Executives like numbers. It is all about measurement. With so much data that is extracted directly from customers, their buying patterns, their shopping patterns and more, it’s easy to get caught up in too much data, causing “analysis paralysis.” The best leaders know what they want know and what data will help them get that information.
Give the right data. Make suggestions on how to react or respond to the data. That’s what the C suite executive wants. Information and options on how to use it. From there they make confident decisions.
Just like any other part of the business, marketing needs to align their goals with the goals of the business then measure the progress towards meeting the goals. Too often, marketing is given goals and a corresponding compensation plan that does not necessarily tie to the end goals of the company. Then when CMOs maximize their compensation they get dinged.

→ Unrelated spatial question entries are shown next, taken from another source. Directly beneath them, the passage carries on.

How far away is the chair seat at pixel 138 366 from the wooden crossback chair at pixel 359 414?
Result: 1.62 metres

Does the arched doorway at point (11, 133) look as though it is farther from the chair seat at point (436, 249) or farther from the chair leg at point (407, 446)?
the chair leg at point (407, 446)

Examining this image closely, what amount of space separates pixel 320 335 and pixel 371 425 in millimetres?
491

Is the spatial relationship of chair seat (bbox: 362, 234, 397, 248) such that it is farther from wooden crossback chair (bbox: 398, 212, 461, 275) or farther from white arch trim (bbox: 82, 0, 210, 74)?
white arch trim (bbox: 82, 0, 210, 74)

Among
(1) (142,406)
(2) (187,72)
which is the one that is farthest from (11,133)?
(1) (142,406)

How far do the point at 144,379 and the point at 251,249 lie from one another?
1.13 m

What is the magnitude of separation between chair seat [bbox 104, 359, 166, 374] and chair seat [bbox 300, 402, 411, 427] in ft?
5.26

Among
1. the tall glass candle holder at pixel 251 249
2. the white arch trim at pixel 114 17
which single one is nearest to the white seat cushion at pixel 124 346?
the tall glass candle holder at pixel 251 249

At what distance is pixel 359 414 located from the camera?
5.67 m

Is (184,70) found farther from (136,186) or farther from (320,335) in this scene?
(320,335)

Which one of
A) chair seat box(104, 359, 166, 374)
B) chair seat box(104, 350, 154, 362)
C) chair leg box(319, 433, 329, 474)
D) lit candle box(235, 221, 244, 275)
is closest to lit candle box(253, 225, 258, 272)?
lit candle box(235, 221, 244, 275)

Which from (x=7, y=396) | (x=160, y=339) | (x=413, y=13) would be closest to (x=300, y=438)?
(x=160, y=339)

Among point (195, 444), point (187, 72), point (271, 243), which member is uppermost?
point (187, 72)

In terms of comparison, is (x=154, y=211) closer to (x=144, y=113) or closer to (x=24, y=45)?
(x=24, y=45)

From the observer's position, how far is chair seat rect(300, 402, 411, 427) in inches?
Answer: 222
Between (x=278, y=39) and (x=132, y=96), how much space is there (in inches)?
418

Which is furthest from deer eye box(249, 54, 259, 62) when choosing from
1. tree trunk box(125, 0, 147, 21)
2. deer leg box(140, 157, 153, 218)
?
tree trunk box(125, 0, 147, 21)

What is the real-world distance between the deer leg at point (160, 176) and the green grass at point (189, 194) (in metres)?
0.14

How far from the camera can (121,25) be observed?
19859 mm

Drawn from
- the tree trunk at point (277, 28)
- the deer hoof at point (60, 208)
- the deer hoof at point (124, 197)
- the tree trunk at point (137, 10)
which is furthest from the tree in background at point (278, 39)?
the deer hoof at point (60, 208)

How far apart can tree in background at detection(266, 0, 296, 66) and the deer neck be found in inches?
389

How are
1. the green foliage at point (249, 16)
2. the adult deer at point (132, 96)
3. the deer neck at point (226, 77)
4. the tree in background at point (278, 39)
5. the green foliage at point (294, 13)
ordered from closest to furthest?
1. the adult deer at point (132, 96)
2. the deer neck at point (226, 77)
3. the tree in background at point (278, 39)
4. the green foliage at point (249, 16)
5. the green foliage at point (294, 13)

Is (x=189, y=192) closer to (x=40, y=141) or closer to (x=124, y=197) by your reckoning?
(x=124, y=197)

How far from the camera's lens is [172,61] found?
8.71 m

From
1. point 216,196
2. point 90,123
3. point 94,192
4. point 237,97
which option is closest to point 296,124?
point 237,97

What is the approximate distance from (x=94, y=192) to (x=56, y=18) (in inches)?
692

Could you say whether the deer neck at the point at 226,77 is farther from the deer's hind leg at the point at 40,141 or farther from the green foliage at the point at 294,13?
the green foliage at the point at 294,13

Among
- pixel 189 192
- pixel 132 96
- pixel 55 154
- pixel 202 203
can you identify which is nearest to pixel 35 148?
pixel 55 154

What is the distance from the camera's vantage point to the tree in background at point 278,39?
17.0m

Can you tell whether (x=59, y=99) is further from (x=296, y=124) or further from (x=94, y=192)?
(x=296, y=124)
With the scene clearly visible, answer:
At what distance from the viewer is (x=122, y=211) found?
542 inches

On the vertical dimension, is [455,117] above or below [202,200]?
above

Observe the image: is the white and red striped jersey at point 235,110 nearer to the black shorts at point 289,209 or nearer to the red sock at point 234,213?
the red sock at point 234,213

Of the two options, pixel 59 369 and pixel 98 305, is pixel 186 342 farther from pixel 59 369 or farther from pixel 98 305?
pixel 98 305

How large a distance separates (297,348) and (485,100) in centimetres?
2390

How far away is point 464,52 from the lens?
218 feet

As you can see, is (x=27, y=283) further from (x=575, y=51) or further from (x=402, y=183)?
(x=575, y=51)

Step 1: Understand the true key performance indicators (KPIs). Facebook likes, twitter followers and website visitors are not KPIs. They may be correlated metrics but they are not KPIs. An example of a KPI is incremental sales volume generated by a campaign.
Step 2: Set goals based on the KPIs that will move the business and align compensation plans accordingly.
Step 3: Measure the progress in meeting the goals based on KPIs.
Every step of the way the outcome should be based on a conversation between the CEO, CFO, CMO and sales lead.